During a recent session with AbsurdlyHotTherapist, I got incredibly frustrated. All Hope wanted to discuss was band and her crush. For 18 minutes I sat there stewing in my increasing frustration.
Really? Is this what we’re doing today?
We aren’t going to talk about the fact that there were bugs in your room?
We aren’t going to talk about no chores?
I’m paying a co-pay for this ish?
AHT eventually got Hope to mention several things that were bothering her since school started.
I shot him some side eyes as I clearly didn’t think *those* things were nearly as important as the fact that she had a room that lured bugs to it.
Oh, I was righteous in my frustrated indignation.
AHT eventually asked Hope to give us some time to talk without her.
He asked me what I heard, had I listened? He told me what he heard. I acknowledged those things, but still wanted my drama to be acknowledged too.
I grabbed a tissue as I dropped a few tears.
He smiled and said, but you didn’t really hear her. She is having a very hard time in school already, and she needs your help with that stuff more than you need her to tidy up.
But what about *me?* #mynarcissismwasreal
Then he told me the good news. Hope is behaving like a ‘normal’ teenager. Her ability to communicate even about challenges is light years better than what it was months ago. She doesn’t practice avoidance and her confidence is up in spite of her lingering and new challenges. She can see a successful future even if she isn’t sure how to get there.
And oh yeah, she still wants to make me proud.
He’s right. Hope has grown emotionally so much this summer.
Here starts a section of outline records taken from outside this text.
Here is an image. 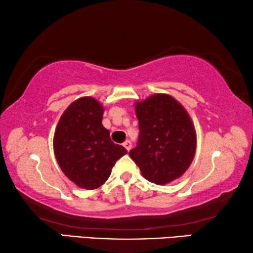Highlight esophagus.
Instances as JSON below:
<instances>
[{"mask_svg": "<svg viewBox=\"0 0 253 253\" xmlns=\"http://www.w3.org/2000/svg\"><path fill=\"white\" fill-rule=\"evenodd\" d=\"M124 147H125L128 152L130 151V148H131V143L129 142V140H126V142L124 143Z\"/></svg>", "mask_w": 253, "mask_h": 253, "instance_id": "obj_1", "label": "esophagus"}]
</instances>
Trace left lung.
<instances>
[{
    "label": "left lung",
    "instance_id": "8db88e82",
    "mask_svg": "<svg viewBox=\"0 0 253 253\" xmlns=\"http://www.w3.org/2000/svg\"><path fill=\"white\" fill-rule=\"evenodd\" d=\"M139 136L129 152L143 176L166 184L190 168L196 149V135L186 110L173 97L153 95L135 105Z\"/></svg>",
    "mask_w": 253,
    "mask_h": 253
}]
</instances>
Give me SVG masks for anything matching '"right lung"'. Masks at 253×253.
I'll return each mask as SVG.
<instances>
[{
  "label": "right lung",
  "mask_w": 253,
  "mask_h": 253,
  "mask_svg": "<svg viewBox=\"0 0 253 253\" xmlns=\"http://www.w3.org/2000/svg\"><path fill=\"white\" fill-rule=\"evenodd\" d=\"M102 106L84 97L68 107L54 132L55 158L66 176L79 187L93 190L110 176L111 169L127 153L110 139L102 126Z\"/></svg>",
  "instance_id": "right-lung-1"
}]
</instances>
And I seemingly have regressed a bit.
How did I miss when she evolved into a kid who largely behaved like other kids her age? She hasn’t caught up on everything, but wow she has caught up a lot, given that she was emotionally about 5 when she was placed with me.
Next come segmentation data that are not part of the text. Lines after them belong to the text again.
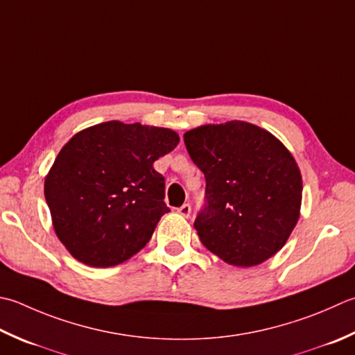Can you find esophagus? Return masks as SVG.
I'll use <instances>...</instances> for the list:
<instances>
[{
	"label": "esophagus",
	"instance_id": "esophagus-1",
	"mask_svg": "<svg viewBox=\"0 0 355 355\" xmlns=\"http://www.w3.org/2000/svg\"><path fill=\"white\" fill-rule=\"evenodd\" d=\"M177 211H178L180 215H183V217L187 218V217H189V215H191V205H189V203H184L183 206H180Z\"/></svg>",
	"mask_w": 355,
	"mask_h": 355
}]
</instances>
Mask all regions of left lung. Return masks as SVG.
Masks as SVG:
<instances>
[{"instance_id": "8db88e82", "label": "left lung", "mask_w": 355, "mask_h": 355, "mask_svg": "<svg viewBox=\"0 0 355 355\" xmlns=\"http://www.w3.org/2000/svg\"><path fill=\"white\" fill-rule=\"evenodd\" d=\"M205 173V206L193 227L201 243L234 266H255L284 246L300 217L302 175L277 138L254 124H206L184 134Z\"/></svg>"}]
</instances>
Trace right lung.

And me? I missed that what she really needed was for me to be responsive to her, to help her with her new problems, to just shut up and listen.
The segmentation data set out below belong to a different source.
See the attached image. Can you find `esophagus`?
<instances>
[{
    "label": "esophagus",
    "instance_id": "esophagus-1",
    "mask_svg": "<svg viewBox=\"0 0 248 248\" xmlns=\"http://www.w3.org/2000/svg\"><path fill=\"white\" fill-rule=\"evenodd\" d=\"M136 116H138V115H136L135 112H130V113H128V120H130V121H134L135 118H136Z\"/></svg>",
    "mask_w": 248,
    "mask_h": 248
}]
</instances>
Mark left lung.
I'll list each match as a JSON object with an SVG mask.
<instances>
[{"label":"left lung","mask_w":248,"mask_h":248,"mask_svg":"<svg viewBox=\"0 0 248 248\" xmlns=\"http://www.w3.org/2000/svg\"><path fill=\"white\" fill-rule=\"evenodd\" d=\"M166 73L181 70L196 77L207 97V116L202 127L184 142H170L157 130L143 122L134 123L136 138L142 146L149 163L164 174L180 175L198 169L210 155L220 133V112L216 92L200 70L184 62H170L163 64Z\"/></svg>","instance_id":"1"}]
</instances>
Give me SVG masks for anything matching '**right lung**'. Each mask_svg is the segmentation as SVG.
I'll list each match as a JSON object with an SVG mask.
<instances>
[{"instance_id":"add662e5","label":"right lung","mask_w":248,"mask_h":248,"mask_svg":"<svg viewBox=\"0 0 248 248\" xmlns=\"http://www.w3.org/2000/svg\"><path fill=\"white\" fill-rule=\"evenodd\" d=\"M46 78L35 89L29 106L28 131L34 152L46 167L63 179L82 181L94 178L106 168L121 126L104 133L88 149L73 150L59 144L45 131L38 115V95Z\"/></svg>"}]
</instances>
She spends so much time talking about band (and we know that I hate that) and what she’s fretting about ish that might happen a year from now. And she goes ‘round and ‘round and ‘round and ‘round, for hours.
It has been easy for me to zone out after 20 minutes and take to my couch.
Instead this weekend, I stopped her and listened for that 20 minutes, and instead of zoning out and I asked her questions. I worked on redirecting her; I focused on solutions to current problems rather than imagined problems of 2017.
And I stopped the babbling and got some responsiveness.
She’s got some new limitations right now that we need to work through, and I’m going to have to chill. I’ve got to focus on being a cheerleader rather than a disciplinarian.
I’ve got to do the laundry. I need to meal plan so that I know she’s eating healthier, and I need to be sure she’s in bed at a decent hour whether homework is done or not.
I have a meeting with the counselor this week about additional support needs for Hope.
She’s finally catching up in some key areas, so it’s time for me to change strategy and catch up too.
This parenting is a constantly evolving game of come from behind and sprinting ahead.
September 18th, 2016 at 9:45 pm
Yep good things but unfortunately yes that means you have to grow as well. No worries you are such an amazing Mom you will figure it out and grow with her.
September 19th, 2016 at 12:59 pm
Maybe I’m just in a good mood today, but am I the only person who loves what you’re doing here?! You’re *with* her. Yeah, it’s hard. Yeah, it isn’t second nature. But you’re doing the hard work. And it is showing. I coach teenage girls (I know- NOT the same,) and sometimes I’m amazed at what I learn when I listen. Not necessarily what they are saying, but on what they are sharing and how they are choosing to say it.
September 21st, 2016 at 10:07 am
I’m not a parent, but this brought tears to my eyes — it seems to me that good parenting is about what you describe here. Being able to stop, see you putting yourself in the way of being there for your kid, and then working on a revision. Being there with her and helping her learn. Doing what she needs instead of what you need. I do this *for* my a-mom, and have since I was a kid. She can’t meet me where I am.